The official Python SDK for Raindrop AI — track AI events, collect user signals, and instrument LLM applications with OpenTelemetry-based tracing.

Installation

pip install raindrop-ai

Requires Python 3.10+

Quick Start

import raindrop.analytics as raindrop

raindrop.init(api_key="your-api-key", tracing_enabled=True)

# Track an AI event
raindrop.track_ai(
    user_id="user-123",
    event="chat-completion",
    model="gpt-4",
    input="What is the weather?",
    output="It's sunny and 72°F.",
    convo_id="conv-456",
)

Interactions

Use begin() and finish() for multi-step AI workflows:

interaction = raindrop.begin(
    user_id="user-123",
    event="agent-run",
    input="Search for weather data",
    convo_id="conv-456",
)

# Update incrementally
interaction.set_property("region", "us-east")
interaction.add_attachments([
    raindrop.Attachment(type="code", value="print('hello')", language="python")
])

# Complete the interaction
interaction.finish(output="Found weather data for NYC")

Resuming Interactions

Access the current interaction from nested functions:

@raindrop.tool("sentiment_analyzer")
def analyze_sentiment(text: str):
    interaction = raindrop.resume_interaction()
    interaction.set_property("sentiment", "positive")
    return {"sentiment": "positive"}

Decorators

Instrument functions with automatic span creation:

@raindrop.interaction("my_workflow")
def run_workflow():
    ...

@raindrop.task("process_data")
def process():
    ...

@raindrop.tool("search")
def search(query: str):
    ...

Spans

Context Managers

with raindrop.task_span("process_data"):
    result = do_processing()

with raindrop.tool_span("web_search"):
    results = search(query)

Manual Spans

For async or distributed operations where you need explicit control:

span = raindrop.start_span(kind="tool", name="async_search")
span.record_input({"query": "weather"})

# ... later, when the result arrives
span.record_output({"result": "sunny"})
span.end()

Retroactive Tool Logging

Log tool calls after they complete, without wrapping them in spans:

interaction = raindrop.begin(user_id="user-123", event="agent-run")

interaction.track_tool(
    name="web_search",
    input={"query": "weather in NYC"},
    output={"results": ["Sunny, 72°F"]},
    duration_ms=150,
)

interaction.track_tool(
    name="database_query",
    input={"query": "SELECT * FROM users"},
    duration_ms=50,
    error=ConnectionError("Connection timeout"),
)

interaction.finish(output="Done")

Signals

Track user feedback on AI outputs:

# Basic signal
raindrop.track_signal(event_id="evt-123", name="thumbs_up")

# Feedback with comment
raindrop.track_signal(
    event_id="evt-123",
    name="user_feedback",
    signal_type="feedback",
    comment="This answer was helpful",
    sentiment="POSITIVE",
)

# Edit signal
raindrop.track_signal(
    event_id="evt-123",
    name="user_edit",
    signal_type="edit",
    after="The corrected response text",
)

User Identification

raindrop.identify("user-123", traits={"plan": "pro", "company": "Acme"})

PII Redaction

Enable automatic redaction of emails, phone numbers, credit cards, SSNs, and other PII from AI inputs and outputs:

raindrop.set_redact_pii(True)

Auto-Instrumentation

By default, Raindrop auto-instruments detected LLM libraries (OpenAI, Anthropic, Bedrock, etc.) via Traceloop.

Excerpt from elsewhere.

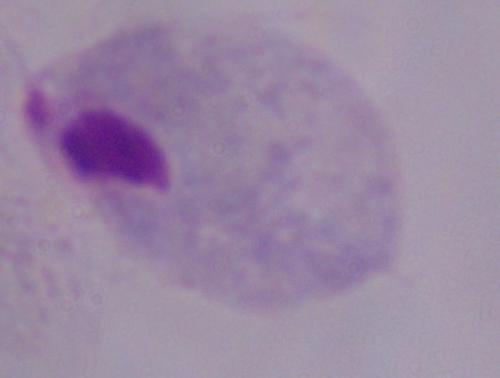

modality = micrograph
identification = trichomonad
magnification = 1000x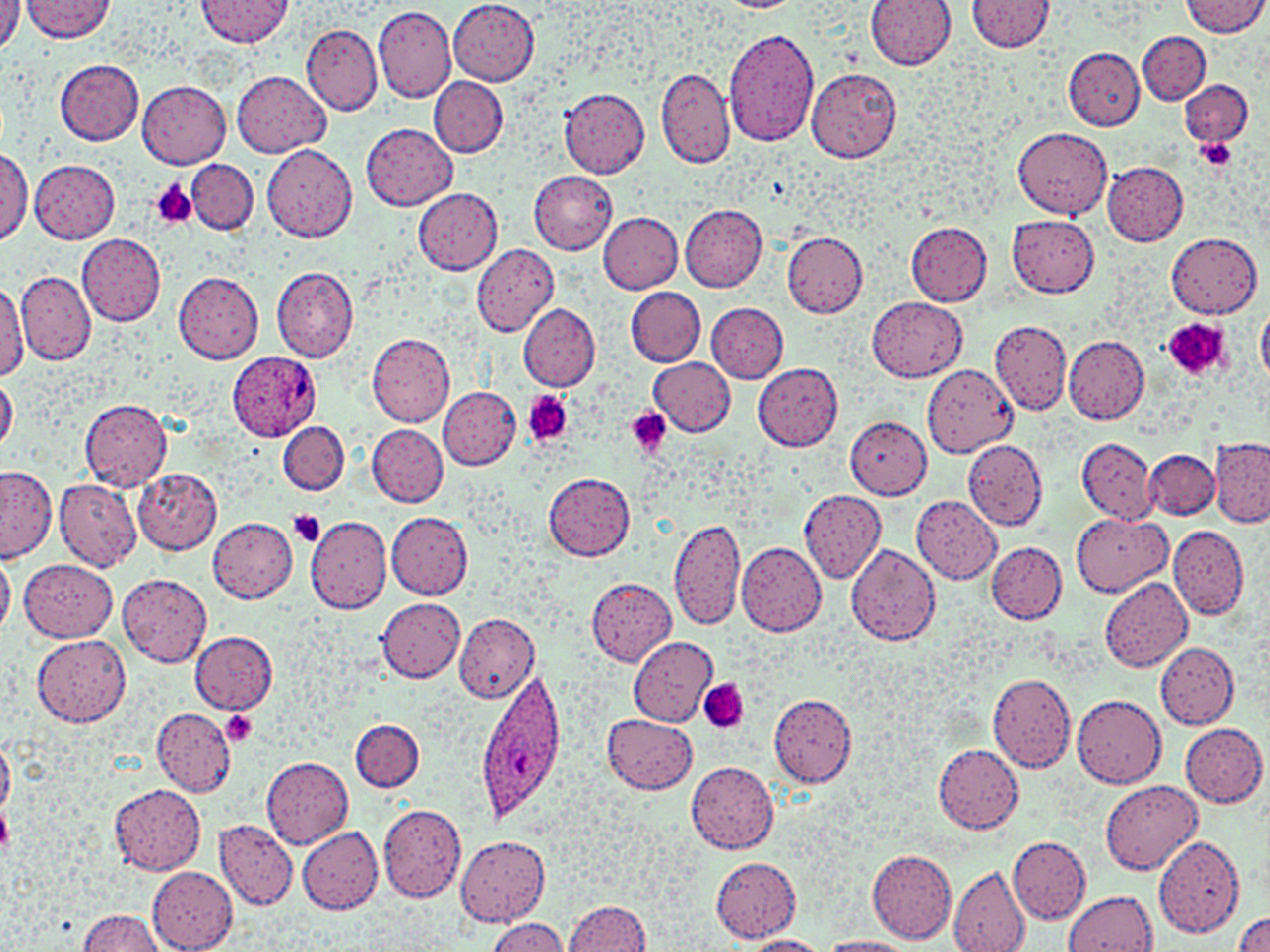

To disable:

raindrop.init(api_key="your-key", tracing_enabled=True, auto_instrument=False)

Or selectively control which libraries are instrumented:

from raindrop.analytics import Instruments

raindrop.init(
    api_key="your-key",
    tracing_enabled=True,
    instruments={Instruments.OPENAI},
)

Note: When auto-instrumentation is enabled, the SDK automatically suppresses noisy warnings from instrumentors for providers you don't use (e.g. "Error initializing MistralAI instrumentor") and from OTel attribute type validation (e.g. provider SDKs using sentinel types like Omit). Enable set_debug_logs(True) to see these messages for troubleshooting.

Buffering and Performance

All event-tracking calls (track_ai, identify, track_signal, and Interaction.set_input / set_properties / add_attachments / finish) are non-blocking from the caller's perspective. They append to an in-memory buffer that a background daemon thread drains every second by POSTing to the Raindrop API. The HTTP request never runs on the calling thread, so it is safe to call these from a request hot path.

shutdown() is registered via atexit and drains any still-pending events before the process exits. Call flush() explicitly if you need to force a drain at a known point.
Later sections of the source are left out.